Aliás, para mim a melhor cena de toda a temporada é quando o inspetor da Scotland Yard, Bartholomew Rusk (Douglas Hodge), que está na bota de Ethan, descobre seu verdadeiro sobrenome, Talbot, que é o mesmo do personagem clássico imortalizado por Lon Chaney Jr. em O Lobisomem da Universal. Até certa semelhança física com o visual criado pelo lendário maquiador Jack Pierce se fez presente. Chandler/ Talbot tem tanto medo de voltar à América não só pelo seu passado obscuro de morte e violência, mas por saber que seu pai seria provavelmente portador da mesma maldição, dando margem a um possível acerto de contas entre os dois – e que com certeza será um dos grandes arcos da próxima temporada.
Victor Frankenstein criou a noiva para sua criatura, que aliás agora se chama pelo nome de John Clare (Rory Kinnear), nome de um poeta inglês, ressuscitando Brona Croft (Billie Piper) e inventando uma farsa na qual ela é sua prima do interior, Lily, ao apresentá-la para a sociedade britânica. Mas Victor fatalmente acaba se apaixonando por sua nova criação, o que mais uma vez deixa Clare emputecido, aliás – personagem esse que só sofre, vou te contar – e ele enfim vai perder a esperança de caminhar entre os humanos e seus atos mesquinhos e egoístas. Certo de que nunca encontrará o amor e a paz que procura, o “monstro” decide pelo isolamento ao partir para o Ártico (evocando o livro de Mary Shelley). Enquanto isso, seu criador se afunda em seu vício em morfina, carregado de culpa, remorso e dúvidas.

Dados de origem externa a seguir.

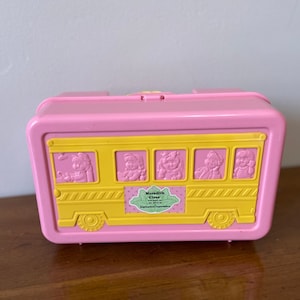 May include: A pink plastic lunchbox with a yellow school bus design. The bus has windows with cartoon faces inside and the text "Meredith Ciree" on the side.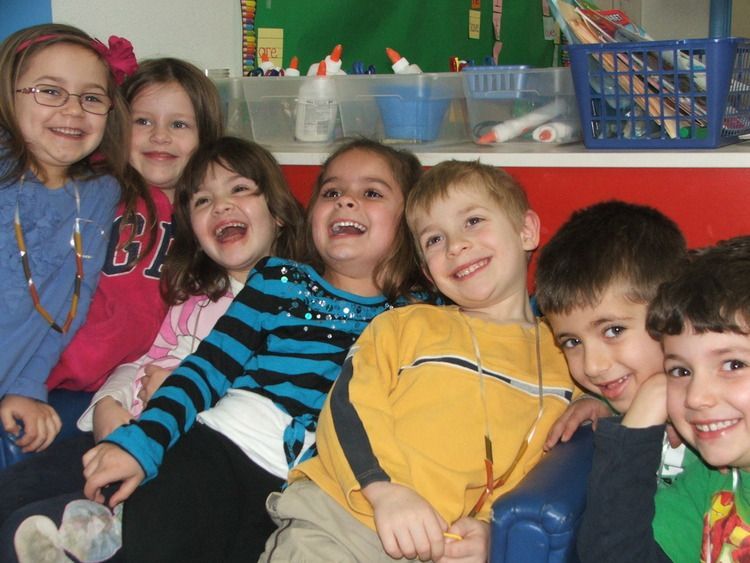 A group of children are posing for a picture with one girl wearing a shirt with the letter b on it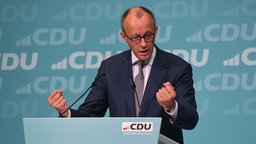 Auf der Bühne des Landesparteitags steht Friedrich Merz und redet gestikulierend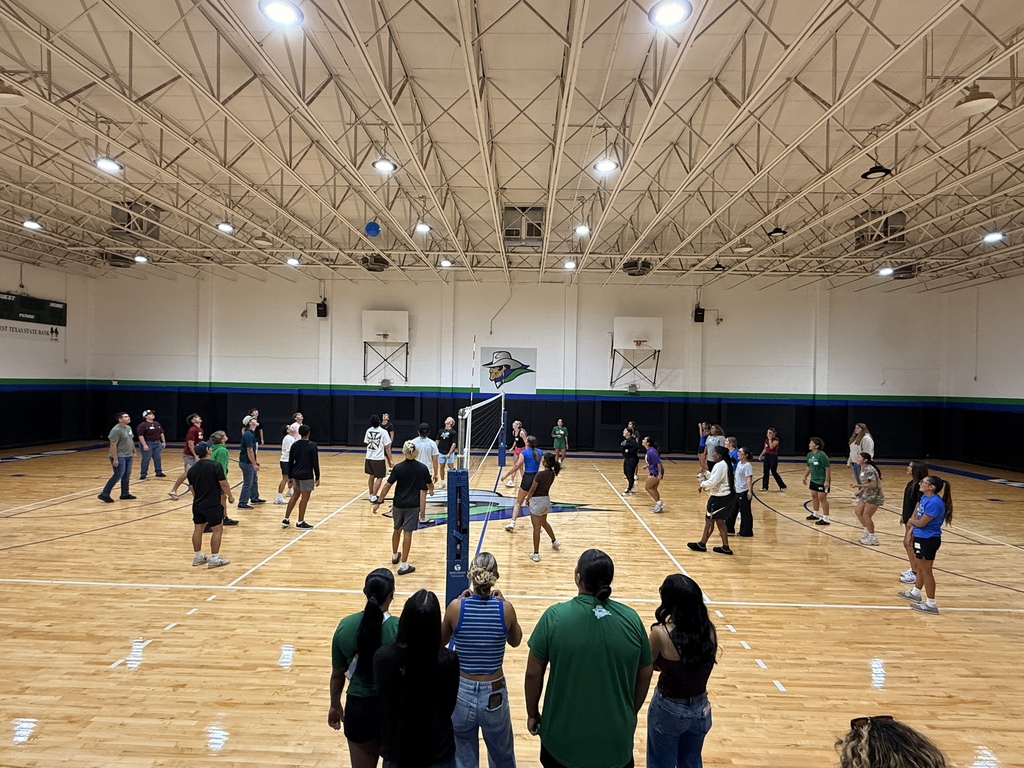 Students gather around a volleyball net during a group activity in the WTC gym.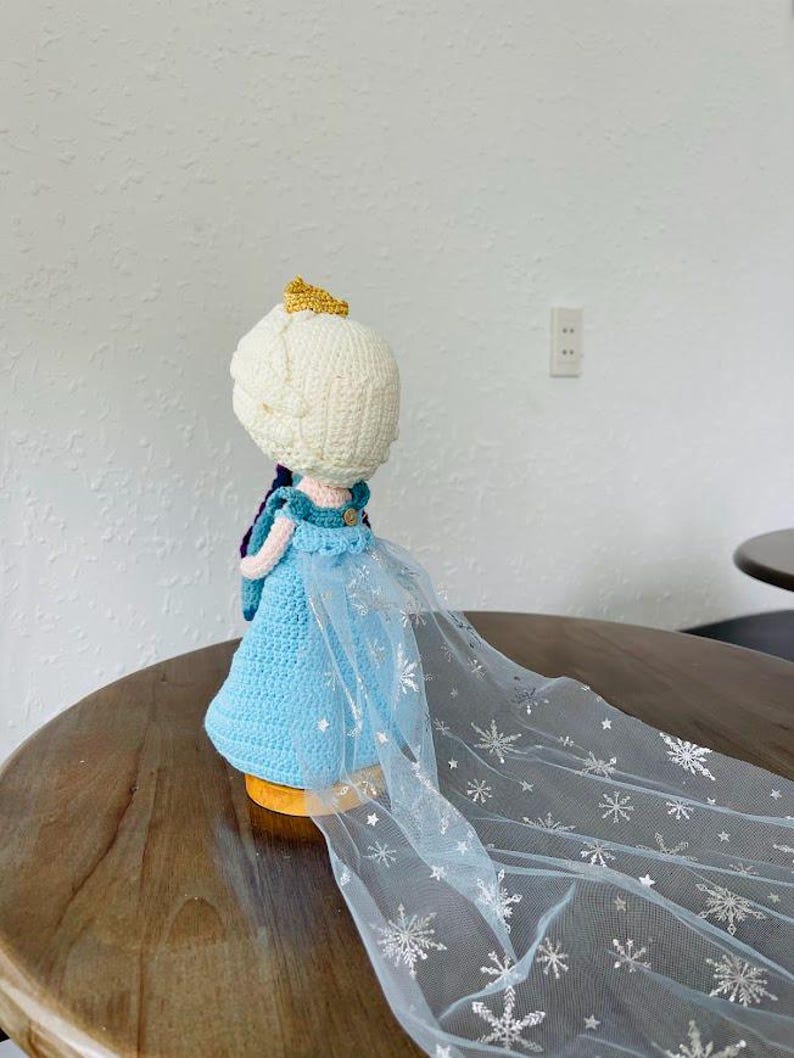 K&ouml;nnte beinhalten: Handgefertigte H&auml;kelpuppe mit hellblauem Kleid und wei&szlig;em Kopf mit goldener Krone. Die Puppe hat einen durchsichtigen, hellblauen Umhang mit silbernen Schneeflockenmustern. Die Puppe sitzt auf einer Holzoberfl&auml;che.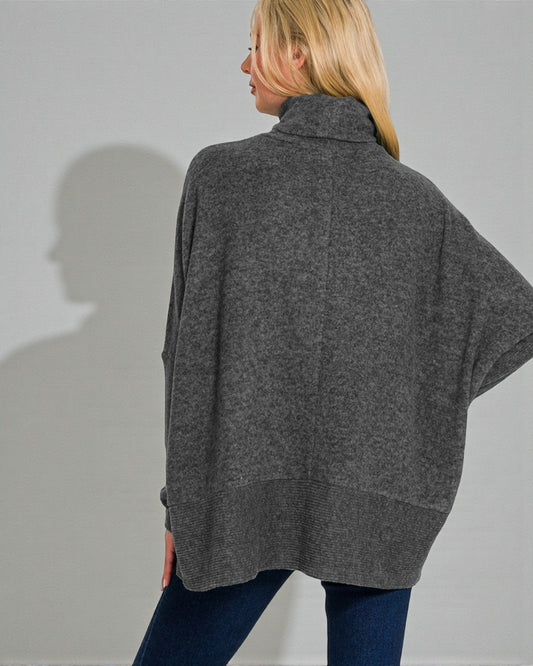 Person wearing a gray poncho against a plain background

O caminho da “Noiva de Frankenstein”, que vai crescendo gradativamente num típico slow burning de personagem até explodir e surpreender em seus três últimos episódios, está intrinsecamente ligado ao de Dorian Gray (Reeve Carney), que a conhece de suas atividades libertinas. Gray finalmente sai do ostracismo de seu personagem puramente blasé e mal aproveitado, há anos-luz da sua contraparte maligna do texto de Oscar Wilde. Ele perde boa parte da temporada em sua relação ambígua com a transex Angelique (Jonny Beauchamp) até finalmente mostrar sua veia da maldade saltada, aquela que o público tanto esperava.

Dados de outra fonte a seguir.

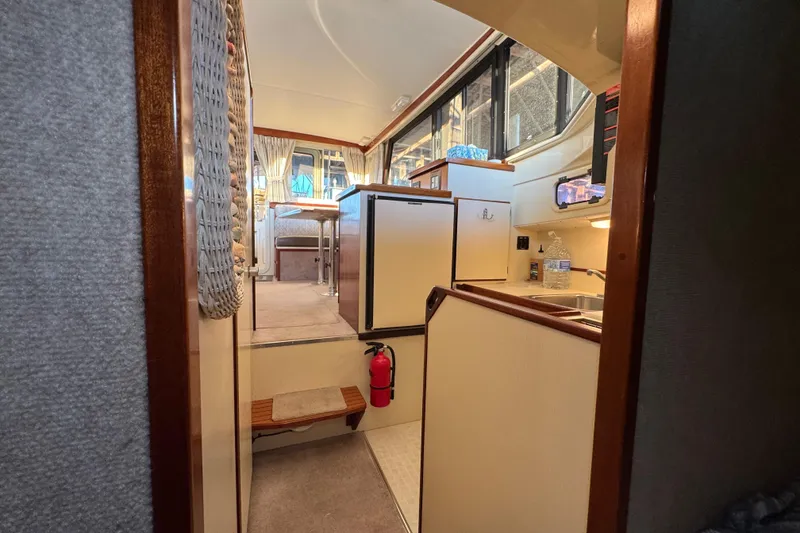 Slide: The Image of Compact kitchen in a 2002 Camano with sink, 2 burner Force 10 stove, and microwave & fridge with small freezer . - 44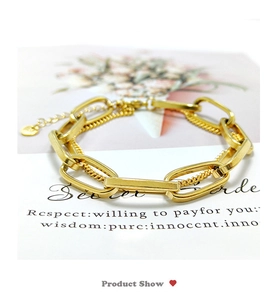 Detail of gold titanium double-layer chunky chain bracelet with logo charm and clasp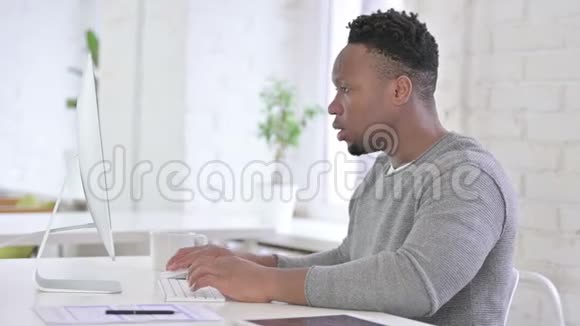 一个在桌面上工作头痛的非洲男人视频的预览图
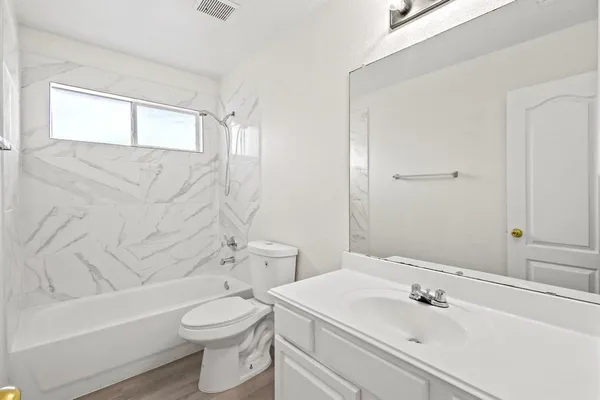 a bathroom with a sink toilet and shower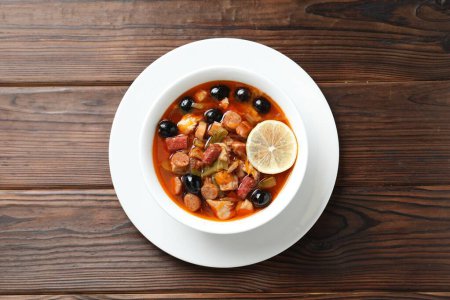 Téléchargez les photos : Soupe de viande solyanka aux saucisses, olives et légumes sur table en bois, vue sur le dessus - en image libre de droit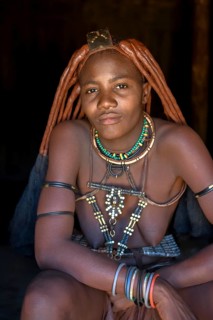 Young Himba woman in her hut, Ohandungu, Kunene region, Kaokoveld, Namibia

Gray e Lily prometem tocar o terror daqui para frente... e assim esperamos.
O final de temporada, em suma, é pessimista, deixando corações partidos e uma sensação de terra arrasada, uma tristeza que dá vontade de cortar os pulsos, e todos os principais personagens têm seus destinos tragicamente selados e deverão confrontar os fantasmas de seus passados e a incerteza de seus futuros, sozinhos, tal qual a carta deixada por Chandler / Talbot para a Srta. Ives, que diz “então caminhamos sozinhos”.
É a primeira vez que o grupo colocará sua individualidade à prova, com seus membros seguindo “carreira solo” e fica a dúvida se eles terão capacidade de perseverar dessa forma, como fizeram trabalhando em conjunto até então.
Mas podem ter certeza que completamente sozinhos eles não caminharão, pois o público fiel certamente estará de volta na próxima temporada, ávido por acompanhá-los semanalmente, ainda mais agora que a “maldição da segunda temporada” foi vencida.